In addition, E. coli (which the work mainly focuses on, i.e. Figures1-5) does not normally live on cheese rinds and is therefore not a natural interaction partner for the other species. The authors address this issue in the Introduction only very briefly, by pointing out that their transposon screen allows them to identify the genetic requirements for E. coli interacting with the other species. This is correct of course, but identifying the relevant interactions for E. coli to live with species it never encounters in the real world may be irrelevant. The authors can use the same data and analysis to identify how the 3 cheese-native species interact with other species using E. coli as a readout. This kind of analysis is already present in the results description, but a clearer distinction between which side of the interaction is being investigated throughout the manuscript would conceptually strengthen the manuscript. In addition, a clearer and longer description (beyond technological justification) in the Introduction for why using E. coli is relevant is needed.

The primary rationale for using E. coli K12 in this work was due to it being a well-characterized model organism, which would allow us to more easily interpret the biological processes associated with fitness effects. However, other strains of E. coli can be found in both raw milk and cheese, including shiga-toxin producing strains contaminating cheese, which have led to foodborne illnesses. We have added this to the Introduction.

“Although E. coli K12 is not a typical endogenous species of this particular microbiome, non-pathogenic E. coli strains can be found in raw milk and raw-milk cheese (Trmčić et al., 2016). Shiga-toxin-producing E. coli 0157:H7 and non-0157 pathogenic E. coli species are common invaders of the cheese environment and can survive during cheese making causing mild to life-threatening symptoms after ingestion (Coia et al., 2001; Montet et al., 2009; Frank et al., 1977).”

In addition, clarifications have been added in the introduction and in the discussion concerning whether using E. coli as a probe to identify the interactions within the 3 members community or to identify interactions between the community members and E. coli.

In the Introduction: “To investigate the genetic basis of microbial interactions, we have adapted this approach to identify and compare genetic requirements in single-species (non-interactive) and multi-species (interactive) conditions. […] The fact that the E. coli genome has undergone extensive characterization can help more efficiently interpret the genetic requirements introduced by growth within communities.”

In the Discussion: “In this work, we used the model organism E. coli as a readout for microbial interactions in a model cheese rind microbiome. We used genome-scale approaches to determine the changes in E. coli’s genetic requirements and gene expression profiles in conditions with increasing levels of community complexity.”

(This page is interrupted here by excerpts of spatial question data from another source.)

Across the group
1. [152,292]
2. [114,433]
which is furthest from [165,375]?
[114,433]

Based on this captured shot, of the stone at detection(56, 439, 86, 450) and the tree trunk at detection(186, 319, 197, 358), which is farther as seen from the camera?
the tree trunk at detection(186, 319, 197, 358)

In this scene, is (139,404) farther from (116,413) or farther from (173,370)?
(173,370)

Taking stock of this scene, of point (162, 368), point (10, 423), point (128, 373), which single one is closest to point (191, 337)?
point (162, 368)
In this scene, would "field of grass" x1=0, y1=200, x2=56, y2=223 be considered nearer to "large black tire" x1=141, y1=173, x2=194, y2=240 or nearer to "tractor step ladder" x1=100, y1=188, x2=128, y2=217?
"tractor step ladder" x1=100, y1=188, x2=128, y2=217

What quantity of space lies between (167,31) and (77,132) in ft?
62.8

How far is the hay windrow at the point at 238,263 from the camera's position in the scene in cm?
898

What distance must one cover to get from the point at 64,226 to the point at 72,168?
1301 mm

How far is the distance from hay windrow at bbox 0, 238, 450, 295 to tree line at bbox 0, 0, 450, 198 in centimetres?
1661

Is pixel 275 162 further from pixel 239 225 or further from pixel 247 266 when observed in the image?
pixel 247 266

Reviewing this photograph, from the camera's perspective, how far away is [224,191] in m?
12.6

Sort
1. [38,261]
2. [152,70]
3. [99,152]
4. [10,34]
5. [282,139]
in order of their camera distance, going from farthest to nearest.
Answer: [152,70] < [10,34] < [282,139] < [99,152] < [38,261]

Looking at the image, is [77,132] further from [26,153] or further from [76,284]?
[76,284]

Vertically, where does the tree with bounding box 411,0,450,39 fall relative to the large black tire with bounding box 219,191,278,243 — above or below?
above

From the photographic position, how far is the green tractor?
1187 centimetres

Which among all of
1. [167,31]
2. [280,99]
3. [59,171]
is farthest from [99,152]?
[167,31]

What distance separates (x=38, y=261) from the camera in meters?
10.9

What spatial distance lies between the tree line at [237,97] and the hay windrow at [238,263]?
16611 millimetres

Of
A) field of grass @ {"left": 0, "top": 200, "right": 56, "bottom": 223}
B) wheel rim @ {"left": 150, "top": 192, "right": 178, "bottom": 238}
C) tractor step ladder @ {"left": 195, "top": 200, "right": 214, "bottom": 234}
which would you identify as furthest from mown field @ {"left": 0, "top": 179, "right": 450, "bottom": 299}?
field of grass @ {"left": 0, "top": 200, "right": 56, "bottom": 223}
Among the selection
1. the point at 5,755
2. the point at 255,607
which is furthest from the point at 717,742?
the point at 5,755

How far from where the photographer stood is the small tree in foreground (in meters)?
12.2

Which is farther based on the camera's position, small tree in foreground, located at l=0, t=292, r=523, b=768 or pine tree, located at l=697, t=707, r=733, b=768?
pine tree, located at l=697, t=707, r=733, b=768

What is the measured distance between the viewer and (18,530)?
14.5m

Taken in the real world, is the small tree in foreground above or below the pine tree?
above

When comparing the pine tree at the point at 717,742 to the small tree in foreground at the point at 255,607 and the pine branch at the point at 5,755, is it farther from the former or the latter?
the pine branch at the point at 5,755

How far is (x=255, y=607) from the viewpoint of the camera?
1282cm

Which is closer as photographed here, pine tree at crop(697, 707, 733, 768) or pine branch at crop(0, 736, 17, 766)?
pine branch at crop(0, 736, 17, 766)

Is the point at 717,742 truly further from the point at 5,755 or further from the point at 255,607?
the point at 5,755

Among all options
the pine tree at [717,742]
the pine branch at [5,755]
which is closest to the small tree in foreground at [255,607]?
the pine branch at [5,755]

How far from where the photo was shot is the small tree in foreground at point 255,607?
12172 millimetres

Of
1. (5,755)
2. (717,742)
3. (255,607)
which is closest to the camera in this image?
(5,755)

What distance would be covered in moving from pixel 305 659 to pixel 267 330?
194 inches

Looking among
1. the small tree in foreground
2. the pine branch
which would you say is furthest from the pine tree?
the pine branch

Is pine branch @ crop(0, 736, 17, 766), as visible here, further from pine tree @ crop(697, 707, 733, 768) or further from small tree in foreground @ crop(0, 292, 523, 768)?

In addition, we use a RB-TnSeq library made in the cheese-isolate species Pseudomonas psychrophila as a way to compare the effects we see between this and E. coli. We found that these species respond in similar ways in some cases, such as the need for stress resistance pathways, but differ in others, for example in amino acid cross-feeding. The differences could be due to changes in community function in response to Pseudomonas, or due to intrinsic differences in the genetic capabilities of the two species. Further work would be needed to elucidate the exact reasons for differences between the genetic requirements observed with E. coli and Pseudomonas.

higher-order interactions, subsection “Identification of E. coli genes essential for growth within the community and comparison with genes essential for growth in pairwise conditions”, last paragraph: The authors mention that their findings from the TnSeq screen "underline the presence of higher-order interactions". An explanatory paragraph on the relevant genes is necessary. There is currently only one paragraph (see seventh paragraph of the aforementioned subsection), which does not describe anything about these genes except that there are 14+3 relevant genes. Also: this small number of relevant genes seems to be at odds with the rather broad statement of the relevance of higher-order interactions given at the end of the Introduction.

Clarifications have been added in the revised manuscript in the Results subsection “Identification of E. coli genetic requirements for growth within the community and comparison to pairwise conditions”. We agree that the higher-order interactions were not highlighted enough. In fact, there were not only 14 genes with negative fitness only with the community + 3 genes with negative fitness alleviated only by the community, but also an additional 46 genes with negative fitness specific to pairwise conditions (alleviated in the community) + 8 genes with negative fitness alleviated by pairwise conditions but not alleviated in the community. Altogether, genes related to higher-order interactions represent around 40% of the observed interactions in the community condition.

The function of every gene doesn't need to be discussed in the main text (e.g. subsection “Identification of genes essential for E. coli growth in pairwise conditions”, fifth paragraph). The P. psychrophila story might just be put to the supplement, since it does not really add new things. Either in the Introduction, or in the Discussion sections, the authors should relate their findings of suggested mechanisms for interactions in communities to related findings from other microbial communities, beyond cheese.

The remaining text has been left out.